If you hated Red Mars, you’ll hate the other books even more. The only reason to read Green Mars is for the part where the space elevator gets blown up. I can’t think of any reason to read Blue Mars. I only read the whole trilogy because I was on a business trip and didn’t have anything else to read.
ETA: I didn’t like The Years of Rice and Salt, either.
I could only barely get through Red Mars, and a few pages into Green Mars I just gave it up and reread a Peter Straub book. My wife loves the Mars trilogy, though.
Funny thing is I’m quite fond of The Years of Rice and Salt, and I tolerated Antarctica. I just found the Mars books ponderous.
They’re strange books in some respects - KSR is an exceptional writer (particularly short stories) and the Mars trilogy should have been his Magnum Opus, but they just don’t work in the manner he intended. The human side of the books is a mess - dull, unbelievable characters. V disappointing from a writer of his calibre.
I liked the technical, science-orientated terraforming stuff, but I’ve read so little hard SF that I wouldn’t be a very good critic of this part of the books. Red Mars was the best by far I thought, Green Mars was very weak.
If KSR’s long books are not your cup of tea, try Escape from Kathmandu. It’s a collection of short stories set in Nepal. Each story is short, the whole collection is short, and it’s a lot of fun. Each story plays with a central Asian myth in an amusing way. KSR is a mountaineer by avocation. I think it brings a lot to his fiction, particularly in this collection.[sup]1[/sup]
A friend of mine who had been to Kathmandu saw me reading the book, and said “Kathmandu is not a place I’d want to escape from.” I said, “It is if you’re a Yeti!”
[sup]1[/sup]I like that he wrote about the scenery of Mars like a geologist, and not like all the previous physicist/EE/etc. writers did. I appear to be outnumbered in this thread, since I like KSR, but de gustibus non est disputandum.
Well, I’ll just step in to counter all this crap-piling that KSR’s Mars Trilogy is one of my favorite sets of Sci-Fi novels. But I agree that if you don’t like Red Mars, you won’t like the rest. For me, they were all great reading.
De gustibus non est disputandum, I guess.
Edit: my favorite novel by KSR however is Icehenge.
IMHO, no. The interpersonal stuff just blathers on and on, with no real logic behind much of it, and some of the nonsensical views get harped on so much that I think KSR must believe it.

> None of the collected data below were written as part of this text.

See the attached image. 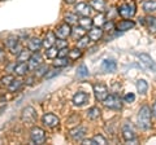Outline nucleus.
Masks as SVG:
<instances>
[{
	"mask_svg": "<svg viewBox=\"0 0 156 145\" xmlns=\"http://www.w3.org/2000/svg\"><path fill=\"white\" fill-rule=\"evenodd\" d=\"M117 12H119V14L122 18H126V20H128V18H131L136 12L135 2L134 0H124V2L120 4Z\"/></svg>",
	"mask_w": 156,
	"mask_h": 145,
	"instance_id": "nucleus-1",
	"label": "nucleus"
},
{
	"mask_svg": "<svg viewBox=\"0 0 156 145\" xmlns=\"http://www.w3.org/2000/svg\"><path fill=\"white\" fill-rule=\"evenodd\" d=\"M138 124L142 130H148L151 127V109L148 106H142L138 113Z\"/></svg>",
	"mask_w": 156,
	"mask_h": 145,
	"instance_id": "nucleus-2",
	"label": "nucleus"
},
{
	"mask_svg": "<svg viewBox=\"0 0 156 145\" xmlns=\"http://www.w3.org/2000/svg\"><path fill=\"white\" fill-rule=\"evenodd\" d=\"M104 103V106L108 109H113V110H119L122 108V103H121V100L119 96L116 95H111V96H107V97L103 100Z\"/></svg>",
	"mask_w": 156,
	"mask_h": 145,
	"instance_id": "nucleus-3",
	"label": "nucleus"
},
{
	"mask_svg": "<svg viewBox=\"0 0 156 145\" xmlns=\"http://www.w3.org/2000/svg\"><path fill=\"white\" fill-rule=\"evenodd\" d=\"M21 118H22L23 122H26L29 124L35 123V120H37V112H35V109H34L33 106H26V108L22 110Z\"/></svg>",
	"mask_w": 156,
	"mask_h": 145,
	"instance_id": "nucleus-4",
	"label": "nucleus"
},
{
	"mask_svg": "<svg viewBox=\"0 0 156 145\" xmlns=\"http://www.w3.org/2000/svg\"><path fill=\"white\" fill-rule=\"evenodd\" d=\"M30 137H31V141L34 144H43L46 140V133L42 128L39 127H34L30 132Z\"/></svg>",
	"mask_w": 156,
	"mask_h": 145,
	"instance_id": "nucleus-5",
	"label": "nucleus"
},
{
	"mask_svg": "<svg viewBox=\"0 0 156 145\" xmlns=\"http://www.w3.org/2000/svg\"><path fill=\"white\" fill-rule=\"evenodd\" d=\"M5 46L9 51H11L12 53H14V55H18V52L21 51V46H20V40H18V38L16 36H9L8 39L5 40Z\"/></svg>",
	"mask_w": 156,
	"mask_h": 145,
	"instance_id": "nucleus-6",
	"label": "nucleus"
},
{
	"mask_svg": "<svg viewBox=\"0 0 156 145\" xmlns=\"http://www.w3.org/2000/svg\"><path fill=\"white\" fill-rule=\"evenodd\" d=\"M94 93H95V97L99 100V101H103L107 96H108V88L107 86L103 83H99V84H95L94 86Z\"/></svg>",
	"mask_w": 156,
	"mask_h": 145,
	"instance_id": "nucleus-7",
	"label": "nucleus"
},
{
	"mask_svg": "<svg viewBox=\"0 0 156 145\" xmlns=\"http://www.w3.org/2000/svg\"><path fill=\"white\" fill-rule=\"evenodd\" d=\"M90 101V95L86 93V92H82V91H80V92H77L74 96H73V103H74L76 106H82L87 104Z\"/></svg>",
	"mask_w": 156,
	"mask_h": 145,
	"instance_id": "nucleus-8",
	"label": "nucleus"
},
{
	"mask_svg": "<svg viewBox=\"0 0 156 145\" xmlns=\"http://www.w3.org/2000/svg\"><path fill=\"white\" fill-rule=\"evenodd\" d=\"M72 32V29L69 23H64V25H60L56 29V34L55 35L58 38V39H66L68 36L70 35Z\"/></svg>",
	"mask_w": 156,
	"mask_h": 145,
	"instance_id": "nucleus-9",
	"label": "nucleus"
},
{
	"mask_svg": "<svg viewBox=\"0 0 156 145\" xmlns=\"http://www.w3.org/2000/svg\"><path fill=\"white\" fill-rule=\"evenodd\" d=\"M43 123H44L47 127H55V126L58 124V122H60V119H58L55 114H52V113H48V114H44L43 115Z\"/></svg>",
	"mask_w": 156,
	"mask_h": 145,
	"instance_id": "nucleus-10",
	"label": "nucleus"
},
{
	"mask_svg": "<svg viewBox=\"0 0 156 145\" xmlns=\"http://www.w3.org/2000/svg\"><path fill=\"white\" fill-rule=\"evenodd\" d=\"M91 11H92L91 7L89 5V4H86V3H80V4H77L76 5V13L81 14L82 17H90Z\"/></svg>",
	"mask_w": 156,
	"mask_h": 145,
	"instance_id": "nucleus-11",
	"label": "nucleus"
},
{
	"mask_svg": "<svg viewBox=\"0 0 156 145\" xmlns=\"http://www.w3.org/2000/svg\"><path fill=\"white\" fill-rule=\"evenodd\" d=\"M140 62L147 67V69H152V70H156V64L154 62V60L151 59V57L148 55H146V53H140V55H138Z\"/></svg>",
	"mask_w": 156,
	"mask_h": 145,
	"instance_id": "nucleus-12",
	"label": "nucleus"
},
{
	"mask_svg": "<svg viewBox=\"0 0 156 145\" xmlns=\"http://www.w3.org/2000/svg\"><path fill=\"white\" fill-rule=\"evenodd\" d=\"M122 136H124V139L126 140V141H131V140L135 139V132H134L133 127H131L129 123L124 124V127H122Z\"/></svg>",
	"mask_w": 156,
	"mask_h": 145,
	"instance_id": "nucleus-13",
	"label": "nucleus"
},
{
	"mask_svg": "<svg viewBox=\"0 0 156 145\" xmlns=\"http://www.w3.org/2000/svg\"><path fill=\"white\" fill-rule=\"evenodd\" d=\"M100 67H101V71H104V72H113L117 69V64L113 60H104L101 62Z\"/></svg>",
	"mask_w": 156,
	"mask_h": 145,
	"instance_id": "nucleus-14",
	"label": "nucleus"
},
{
	"mask_svg": "<svg viewBox=\"0 0 156 145\" xmlns=\"http://www.w3.org/2000/svg\"><path fill=\"white\" fill-rule=\"evenodd\" d=\"M86 132H87V130L85 127H77V128H73L70 131V136H72L73 140L78 141V140H82L85 137Z\"/></svg>",
	"mask_w": 156,
	"mask_h": 145,
	"instance_id": "nucleus-15",
	"label": "nucleus"
},
{
	"mask_svg": "<svg viewBox=\"0 0 156 145\" xmlns=\"http://www.w3.org/2000/svg\"><path fill=\"white\" fill-rule=\"evenodd\" d=\"M142 22H143V25L147 26L148 29V31L150 32H156V17H152V16H148V17H146V18H142Z\"/></svg>",
	"mask_w": 156,
	"mask_h": 145,
	"instance_id": "nucleus-16",
	"label": "nucleus"
},
{
	"mask_svg": "<svg viewBox=\"0 0 156 145\" xmlns=\"http://www.w3.org/2000/svg\"><path fill=\"white\" fill-rule=\"evenodd\" d=\"M42 64V57L39 53H35V55H33L30 56V59H29V69H31V70H35L37 67Z\"/></svg>",
	"mask_w": 156,
	"mask_h": 145,
	"instance_id": "nucleus-17",
	"label": "nucleus"
},
{
	"mask_svg": "<svg viewBox=\"0 0 156 145\" xmlns=\"http://www.w3.org/2000/svg\"><path fill=\"white\" fill-rule=\"evenodd\" d=\"M89 5H90L92 9L98 11V12H104V11H105L107 3H105V0H90Z\"/></svg>",
	"mask_w": 156,
	"mask_h": 145,
	"instance_id": "nucleus-18",
	"label": "nucleus"
},
{
	"mask_svg": "<svg viewBox=\"0 0 156 145\" xmlns=\"http://www.w3.org/2000/svg\"><path fill=\"white\" fill-rule=\"evenodd\" d=\"M55 43H56V35H55V32L50 31V32H47L44 40L42 42V46L46 47V48H50L52 46H55Z\"/></svg>",
	"mask_w": 156,
	"mask_h": 145,
	"instance_id": "nucleus-19",
	"label": "nucleus"
},
{
	"mask_svg": "<svg viewBox=\"0 0 156 145\" xmlns=\"http://www.w3.org/2000/svg\"><path fill=\"white\" fill-rule=\"evenodd\" d=\"M42 47V40L39 38H31L27 43V48L30 49V52H38Z\"/></svg>",
	"mask_w": 156,
	"mask_h": 145,
	"instance_id": "nucleus-20",
	"label": "nucleus"
},
{
	"mask_svg": "<svg viewBox=\"0 0 156 145\" xmlns=\"http://www.w3.org/2000/svg\"><path fill=\"white\" fill-rule=\"evenodd\" d=\"M101 36H103V30H101L100 27L91 29L90 32H89V38L92 42H98L99 39H101Z\"/></svg>",
	"mask_w": 156,
	"mask_h": 145,
	"instance_id": "nucleus-21",
	"label": "nucleus"
},
{
	"mask_svg": "<svg viewBox=\"0 0 156 145\" xmlns=\"http://www.w3.org/2000/svg\"><path fill=\"white\" fill-rule=\"evenodd\" d=\"M27 70H29V66L26 62H18V64L14 66V72L20 76H23L27 74Z\"/></svg>",
	"mask_w": 156,
	"mask_h": 145,
	"instance_id": "nucleus-22",
	"label": "nucleus"
},
{
	"mask_svg": "<svg viewBox=\"0 0 156 145\" xmlns=\"http://www.w3.org/2000/svg\"><path fill=\"white\" fill-rule=\"evenodd\" d=\"M134 26H135V23L133 21L124 20V21H121L119 25H117V30H120V31H128V30H130V29H133Z\"/></svg>",
	"mask_w": 156,
	"mask_h": 145,
	"instance_id": "nucleus-23",
	"label": "nucleus"
},
{
	"mask_svg": "<svg viewBox=\"0 0 156 145\" xmlns=\"http://www.w3.org/2000/svg\"><path fill=\"white\" fill-rule=\"evenodd\" d=\"M136 91H138L139 95H144L147 93L148 91V83L144 79H139L136 80Z\"/></svg>",
	"mask_w": 156,
	"mask_h": 145,
	"instance_id": "nucleus-24",
	"label": "nucleus"
},
{
	"mask_svg": "<svg viewBox=\"0 0 156 145\" xmlns=\"http://www.w3.org/2000/svg\"><path fill=\"white\" fill-rule=\"evenodd\" d=\"M30 49H21L18 52L17 55V60L20 62H25V61H29V59H30Z\"/></svg>",
	"mask_w": 156,
	"mask_h": 145,
	"instance_id": "nucleus-25",
	"label": "nucleus"
},
{
	"mask_svg": "<svg viewBox=\"0 0 156 145\" xmlns=\"http://www.w3.org/2000/svg\"><path fill=\"white\" fill-rule=\"evenodd\" d=\"M21 87H22V80H20V79H13L12 83L8 86V89H9V92H17V91L21 88Z\"/></svg>",
	"mask_w": 156,
	"mask_h": 145,
	"instance_id": "nucleus-26",
	"label": "nucleus"
},
{
	"mask_svg": "<svg viewBox=\"0 0 156 145\" xmlns=\"http://www.w3.org/2000/svg\"><path fill=\"white\" fill-rule=\"evenodd\" d=\"M92 25H94V23H92V20H90V17H82V18H80V26L83 27L85 30H90Z\"/></svg>",
	"mask_w": 156,
	"mask_h": 145,
	"instance_id": "nucleus-27",
	"label": "nucleus"
},
{
	"mask_svg": "<svg viewBox=\"0 0 156 145\" xmlns=\"http://www.w3.org/2000/svg\"><path fill=\"white\" fill-rule=\"evenodd\" d=\"M70 35L74 38V39H81L82 36H85V29L83 27H74L70 32Z\"/></svg>",
	"mask_w": 156,
	"mask_h": 145,
	"instance_id": "nucleus-28",
	"label": "nucleus"
},
{
	"mask_svg": "<svg viewBox=\"0 0 156 145\" xmlns=\"http://www.w3.org/2000/svg\"><path fill=\"white\" fill-rule=\"evenodd\" d=\"M100 109L96 108V106H92V108L89 109V112H87V117H89L90 119H96L100 117Z\"/></svg>",
	"mask_w": 156,
	"mask_h": 145,
	"instance_id": "nucleus-29",
	"label": "nucleus"
},
{
	"mask_svg": "<svg viewBox=\"0 0 156 145\" xmlns=\"http://www.w3.org/2000/svg\"><path fill=\"white\" fill-rule=\"evenodd\" d=\"M92 23L96 26V27H101L105 23V16L103 14V12H100V14H98V16L92 20Z\"/></svg>",
	"mask_w": 156,
	"mask_h": 145,
	"instance_id": "nucleus-30",
	"label": "nucleus"
},
{
	"mask_svg": "<svg viewBox=\"0 0 156 145\" xmlns=\"http://www.w3.org/2000/svg\"><path fill=\"white\" fill-rule=\"evenodd\" d=\"M143 9L146 12H148V13L155 12L156 11V2H155V0H148V2H144Z\"/></svg>",
	"mask_w": 156,
	"mask_h": 145,
	"instance_id": "nucleus-31",
	"label": "nucleus"
},
{
	"mask_svg": "<svg viewBox=\"0 0 156 145\" xmlns=\"http://www.w3.org/2000/svg\"><path fill=\"white\" fill-rule=\"evenodd\" d=\"M47 70H48V67H47V65H39L38 67H37V69H35V74H34V75H35L37 76V78H41V76H44V74H46V72H47Z\"/></svg>",
	"mask_w": 156,
	"mask_h": 145,
	"instance_id": "nucleus-32",
	"label": "nucleus"
},
{
	"mask_svg": "<svg viewBox=\"0 0 156 145\" xmlns=\"http://www.w3.org/2000/svg\"><path fill=\"white\" fill-rule=\"evenodd\" d=\"M57 52H58L57 47L52 46V47H50V48H47V51H46V57H47V59H55V57L57 56Z\"/></svg>",
	"mask_w": 156,
	"mask_h": 145,
	"instance_id": "nucleus-33",
	"label": "nucleus"
},
{
	"mask_svg": "<svg viewBox=\"0 0 156 145\" xmlns=\"http://www.w3.org/2000/svg\"><path fill=\"white\" fill-rule=\"evenodd\" d=\"M68 56H69V59H70V60H77V59H80V57L82 56V51L80 49V48H76V49L69 51Z\"/></svg>",
	"mask_w": 156,
	"mask_h": 145,
	"instance_id": "nucleus-34",
	"label": "nucleus"
},
{
	"mask_svg": "<svg viewBox=\"0 0 156 145\" xmlns=\"http://www.w3.org/2000/svg\"><path fill=\"white\" fill-rule=\"evenodd\" d=\"M77 75L80 76V78H85V76H89V70H87L86 65H81L80 67H78Z\"/></svg>",
	"mask_w": 156,
	"mask_h": 145,
	"instance_id": "nucleus-35",
	"label": "nucleus"
},
{
	"mask_svg": "<svg viewBox=\"0 0 156 145\" xmlns=\"http://www.w3.org/2000/svg\"><path fill=\"white\" fill-rule=\"evenodd\" d=\"M89 43H90V38L89 36H82L81 39H78V48H86L89 47Z\"/></svg>",
	"mask_w": 156,
	"mask_h": 145,
	"instance_id": "nucleus-36",
	"label": "nucleus"
},
{
	"mask_svg": "<svg viewBox=\"0 0 156 145\" xmlns=\"http://www.w3.org/2000/svg\"><path fill=\"white\" fill-rule=\"evenodd\" d=\"M53 65H55L56 67L66 66V65H68V59H66V57H57L56 61L53 62Z\"/></svg>",
	"mask_w": 156,
	"mask_h": 145,
	"instance_id": "nucleus-37",
	"label": "nucleus"
},
{
	"mask_svg": "<svg viewBox=\"0 0 156 145\" xmlns=\"http://www.w3.org/2000/svg\"><path fill=\"white\" fill-rule=\"evenodd\" d=\"M64 20H65V22H66V23H69V25H73V23H76V22H77L78 18H77L76 14H73V13H68V14H65Z\"/></svg>",
	"mask_w": 156,
	"mask_h": 145,
	"instance_id": "nucleus-38",
	"label": "nucleus"
},
{
	"mask_svg": "<svg viewBox=\"0 0 156 145\" xmlns=\"http://www.w3.org/2000/svg\"><path fill=\"white\" fill-rule=\"evenodd\" d=\"M60 74V70L58 69H52V70H50V71H47L46 74H44V78L46 79H51V78H53V76H56V75H58Z\"/></svg>",
	"mask_w": 156,
	"mask_h": 145,
	"instance_id": "nucleus-39",
	"label": "nucleus"
},
{
	"mask_svg": "<svg viewBox=\"0 0 156 145\" xmlns=\"http://www.w3.org/2000/svg\"><path fill=\"white\" fill-rule=\"evenodd\" d=\"M92 140H94L95 144H100V145H105L107 144V140L101 136V135H95V136L92 137Z\"/></svg>",
	"mask_w": 156,
	"mask_h": 145,
	"instance_id": "nucleus-40",
	"label": "nucleus"
},
{
	"mask_svg": "<svg viewBox=\"0 0 156 145\" xmlns=\"http://www.w3.org/2000/svg\"><path fill=\"white\" fill-rule=\"evenodd\" d=\"M14 78H13V75H5L4 78H2V86H5V87H8L9 84L12 83V80H13Z\"/></svg>",
	"mask_w": 156,
	"mask_h": 145,
	"instance_id": "nucleus-41",
	"label": "nucleus"
},
{
	"mask_svg": "<svg viewBox=\"0 0 156 145\" xmlns=\"http://www.w3.org/2000/svg\"><path fill=\"white\" fill-rule=\"evenodd\" d=\"M68 53H69V49H68V47H64V48H61V49H58L57 57H68Z\"/></svg>",
	"mask_w": 156,
	"mask_h": 145,
	"instance_id": "nucleus-42",
	"label": "nucleus"
},
{
	"mask_svg": "<svg viewBox=\"0 0 156 145\" xmlns=\"http://www.w3.org/2000/svg\"><path fill=\"white\" fill-rule=\"evenodd\" d=\"M103 26H104V30H105V31H109V32H111V31H113V30H115V23L112 22V21L105 22Z\"/></svg>",
	"mask_w": 156,
	"mask_h": 145,
	"instance_id": "nucleus-43",
	"label": "nucleus"
},
{
	"mask_svg": "<svg viewBox=\"0 0 156 145\" xmlns=\"http://www.w3.org/2000/svg\"><path fill=\"white\" fill-rule=\"evenodd\" d=\"M124 100H125V103H129V104L134 103L135 95H134V93H126V95H125V97H124Z\"/></svg>",
	"mask_w": 156,
	"mask_h": 145,
	"instance_id": "nucleus-44",
	"label": "nucleus"
},
{
	"mask_svg": "<svg viewBox=\"0 0 156 145\" xmlns=\"http://www.w3.org/2000/svg\"><path fill=\"white\" fill-rule=\"evenodd\" d=\"M57 49H61V48H64V47H68V43L65 42V40H57Z\"/></svg>",
	"mask_w": 156,
	"mask_h": 145,
	"instance_id": "nucleus-45",
	"label": "nucleus"
},
{
	"mask_svg": "<svg viewBox=\"0 0 156 145\" xmlns=\"http://www.w3.org/2000/svg\"><path fill=\"white\" fill-rule=\"evenodd\" d=\"M82 144L83 145H95V143H94V140H83V141H82Z\"/></svg>",
	"mask_w": 156,
	"mask_h": 145,
	"instance_id": "nucleus-46",
	"label": "nucleus"
},
{
	"mask_svg": "<svg viewBox=\"0 0 156 145\" xmlns=\"http://www.w3.org/2000/svg\"><path fill=\"white\" fill-rule=\"evenodd\" d=\"M152 114H154V117L156 118V103H155L154 106H152Z\"/></svg>",
	"mask_w": 156,
	"mask_h": 145,
	"instance_id": "nucleus-47",
	"label": "nucleus"
},
{
	"mask_svg": "<svg viewBox=\"0 0 156 145\" xmlns=\"http://www.w3.org/2000/svg\"><path fill=\"white\" fill-rule=\"evenodd\" d=\"M3 59H4V51L0 49V61H3Z\"/></svg>",
	"mask_w": 156,
	"mask_h": 145,
	"instance_id": "nucleus-48",
	"label": "nucleus"
},
{
	"mask_svg": "<svg viewBox=\"0 0 156 145\" xmlns=\"http://www.w3.org/2000/svg\"><path fill=\"white\" fill-rule=\"evenodd\" d=\"M74 2H76V0H65V3H68V4H73Z\"/></svg>",
	"mask_w": 156,
	"mask_h": 145,
	"instance_id": "nucleus-49",
	"label": "nucleus"
}]
</instances>
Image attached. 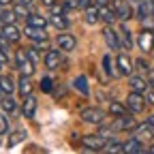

It’s not so much that they get harped on, it’s the fact that everyone who agrees with those rules is handsome, smart, clever, and morally superior while those who disagree are ugly, disagreeable, holocaust-denying, baby rapists. And the wonderfully perfect geniuses stop all the time in the story to tell the reader how much better they are than those wicked late-twentieth century people who dared to have things like industry, money, and freedom of association. Since Robinson never actually explores the consequences of the ludicrous politics and economics he puts in the novel (people just announce that they’re implementing these policies, they never have any impact on society or behavior) you can’t take it as anything other than a personal screed.
Semi-Hijack: there is a great short story, which I linked to before, titled Climbing on Mars by a mountaineer who did several overwinters in Antarctica, with some great perspective on the mindset of the explorers on the first Mars mission and no unnecessary baggage.
Bah, I should have walked the 3 yards to my Robinson shelf, or actually, just thought for a moment!
I found the Capitol series picked up as it went on; the first one was short and not that great, but 2 was good and I was really looking forward to 3, which was excellent. I almost started the first one again immediately I finished the set because I was sure I’d pick up more the second time through…
I have pretty much all his books; favourites include Escape from Kathmandu, Icehenge as mentioned above. But what I really like are his short stories. Some wonderful stuff. Muir on Shasta, Rainbow Bridge, A History of the 20th C…, Making History.
I do find his Mars set a bit of a slog athough I quite liked the novella Green Mars (which isn’t part of the trilogy) about climbing Mons Olympus.
Nah. As Tuckerfan said, it isn’t even good interpersonal wrangling and politics.
For example, at the beginning, we find out that Maya is really hot, and a total drama queen. Frank and John both have the hots for her. Fast forward 400 pages and a couple of decades–Maya is still really hot and a total drama queen, and Frank and John still have the hots for her. Many valuable pages have been spent describing this phenomenon. In extreme repetitive detail. Redunant detail that repeats and reiterates itself over and over. Furthermore, it is just the same thing again and again. In other words, Robinson makes the same point multiple times in multiple ways. Repeatedly. And just when you think you don’t have to hear anything more about it, he says it again! Guy could have used an editor.
This is exactly where I quit. Red Mars was ok I guess but completely forgettable. I tried to give Green Mars a chance but it was just more of the same. I lost interest in the story and characters quickly.